Yarmouth, Maine, USA

Associate Professor (retired), School of Museum Studies
University of Leicester, UK

Honorary Fellow, Research Centre for Museums and Galleries
University of Leicester, UK

Picture of Janet Marstine Ph.D. Museum Ethics Scholar and Consultant

My work explores and advances innovations in museum ethics with a particular focus on recognizing the agency of practitioners and of publics to engage with ethical issues. I argue that traditional museum ethics, as embodied by codes of practice, is a rigid approach which, in isolation, is unable to guide museums through the complex, shifting 21st-century ethical terrain. I posit that ethics undergirds all areas of museum work including how and whose cultures are valued, the balance between preservation and public access and the role of both the state and public opinion in these activities.

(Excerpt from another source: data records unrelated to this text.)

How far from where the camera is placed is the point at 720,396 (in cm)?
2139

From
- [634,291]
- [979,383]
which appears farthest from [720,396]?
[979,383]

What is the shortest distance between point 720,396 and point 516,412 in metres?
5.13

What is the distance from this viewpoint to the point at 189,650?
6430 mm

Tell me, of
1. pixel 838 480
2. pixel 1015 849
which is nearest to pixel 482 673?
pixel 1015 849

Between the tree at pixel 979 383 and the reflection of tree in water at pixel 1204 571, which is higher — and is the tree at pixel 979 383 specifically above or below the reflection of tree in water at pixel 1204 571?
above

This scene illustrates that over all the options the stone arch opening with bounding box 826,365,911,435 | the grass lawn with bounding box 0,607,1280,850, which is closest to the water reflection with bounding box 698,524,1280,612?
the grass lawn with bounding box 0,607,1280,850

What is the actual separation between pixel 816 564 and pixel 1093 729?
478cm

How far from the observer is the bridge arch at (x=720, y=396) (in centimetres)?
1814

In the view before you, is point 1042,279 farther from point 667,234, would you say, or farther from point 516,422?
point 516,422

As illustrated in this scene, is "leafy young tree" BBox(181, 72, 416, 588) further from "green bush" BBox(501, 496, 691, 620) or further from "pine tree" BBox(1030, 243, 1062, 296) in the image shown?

I redefine museum ethics as both a discourse and a practice emerging from convergences among case studies, values/ principles and living, breathing ethics codes. At a time when culture wars and Covid-19 have put the future of museums in many parts of the world in jeopardy, this research introduces to museums new dynamic concepts of ethics responsive to the concerns of civil society.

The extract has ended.